Solid Annotation Quality: The four-step reasoning structure is backed by clinical interviews and cognitive theories, and the five-level calibration ensures the reliability of the gold standard.
Ingenious Consistency Metric: Using LCS to treat reasoning steps as an ordered sequence captures structural stability better than unordered set-based approaches, aligning with the requirements for reproducible clinical reasoning.

Limitations & Future Work¶

Scale: 1,079 images/QA is limited compared to benchmarks like OmniMedVQA (128k QA). Statistical power and long-tail coverage are restricted.
Reliance on LLM Judges: Correctness and consistency rely on GPT-4o, LLaMA-3.3-70B, and Gemini 2.5 Pro; biases of the evaluators may propagate to the scores.
Uniqueness of Gold Path: While multiple paths are allowed, real clinical reasoning can be divergent. LCS matching might penalize valid alternative paths too heavily.
Diagnosis without Prescription: The benchmark identifies issues with CoT in medical imaging but does not yet propose solutions to maintain visual information integrity during verbalization.

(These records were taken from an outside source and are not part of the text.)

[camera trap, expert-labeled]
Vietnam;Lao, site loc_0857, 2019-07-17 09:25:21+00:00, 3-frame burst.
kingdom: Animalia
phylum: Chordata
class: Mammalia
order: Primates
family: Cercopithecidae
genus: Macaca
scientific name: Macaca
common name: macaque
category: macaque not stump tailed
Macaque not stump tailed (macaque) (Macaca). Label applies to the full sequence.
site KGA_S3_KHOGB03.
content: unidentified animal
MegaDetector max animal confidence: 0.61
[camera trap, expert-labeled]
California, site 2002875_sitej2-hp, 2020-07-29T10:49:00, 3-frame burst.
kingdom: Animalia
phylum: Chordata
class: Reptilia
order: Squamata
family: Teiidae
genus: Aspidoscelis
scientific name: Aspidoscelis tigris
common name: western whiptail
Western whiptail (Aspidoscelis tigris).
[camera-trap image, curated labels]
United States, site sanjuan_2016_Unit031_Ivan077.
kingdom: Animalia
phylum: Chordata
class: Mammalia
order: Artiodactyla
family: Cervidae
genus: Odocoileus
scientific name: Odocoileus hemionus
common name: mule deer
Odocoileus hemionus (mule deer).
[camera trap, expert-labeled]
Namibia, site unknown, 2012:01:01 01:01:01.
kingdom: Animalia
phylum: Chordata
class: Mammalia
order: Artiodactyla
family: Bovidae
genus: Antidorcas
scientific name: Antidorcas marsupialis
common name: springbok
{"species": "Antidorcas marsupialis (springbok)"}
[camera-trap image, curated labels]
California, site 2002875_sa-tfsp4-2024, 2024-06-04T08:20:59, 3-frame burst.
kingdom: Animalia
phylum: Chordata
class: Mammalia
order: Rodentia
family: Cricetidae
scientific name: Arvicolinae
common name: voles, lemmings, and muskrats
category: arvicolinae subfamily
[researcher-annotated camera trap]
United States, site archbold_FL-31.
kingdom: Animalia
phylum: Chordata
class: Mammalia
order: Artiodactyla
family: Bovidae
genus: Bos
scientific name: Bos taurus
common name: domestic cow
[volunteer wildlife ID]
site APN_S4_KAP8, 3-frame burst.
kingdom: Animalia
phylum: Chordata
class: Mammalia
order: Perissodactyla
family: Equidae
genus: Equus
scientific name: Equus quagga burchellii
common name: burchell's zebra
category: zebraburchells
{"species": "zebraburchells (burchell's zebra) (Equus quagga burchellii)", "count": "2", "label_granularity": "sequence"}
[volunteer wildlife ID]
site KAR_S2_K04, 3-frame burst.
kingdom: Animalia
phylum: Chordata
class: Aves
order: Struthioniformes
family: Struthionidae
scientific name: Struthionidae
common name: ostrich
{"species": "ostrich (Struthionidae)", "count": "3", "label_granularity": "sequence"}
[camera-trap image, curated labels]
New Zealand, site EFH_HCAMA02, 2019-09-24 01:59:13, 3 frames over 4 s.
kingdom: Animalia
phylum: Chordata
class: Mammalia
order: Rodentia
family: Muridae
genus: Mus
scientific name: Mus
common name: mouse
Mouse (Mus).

Medical Multimodal Benchmarks (VQA-RAD, SLAKE, OmniMedVQA, GMAI-MMBench, Med-CMR): These focus on accuracy but lack intermediate reasoning labels, which Ours provides.
Multimodal CoT Benchmarks (Visual-CoT, M3CoT, MME-CoT, CoMT): These advanced CoT evaluation in natural images. MME-CoT similarly found CoT performance drops in perception tasks; this study deepens that finding in high-risk medical contexts.
Insight: CoT is not a "free lunch." In domains where visual evidence dominates and logical chaining is secondary, forced verbalization can degrade performance. Evaluation systems must scrutinize both process and result.

Rating¶

Novelty: ⭐⭐⭐⭐ First benchmark for medical image CoT quality. Methodology (LCS for consistency) and the finding of "CoT harm" are valuable.
Experimental Thoroughness: ⭐⭐⭐⭐ Covers 20+ MLLMs across open/closed/medical categories. Includes quantitative 4D analysis and qualitative error attribution. Deducted for scale and LLM-judge reliance.
Writing Quality: ⭐⭐⭐⭐ Clear motivation, rigorous definitions, and well-organized findings.
Value: ⭐⭐⭐⭐ Provides tools and insights for trustworthy clinical AI, directly impacting medical MLLM and multimodal CoT research.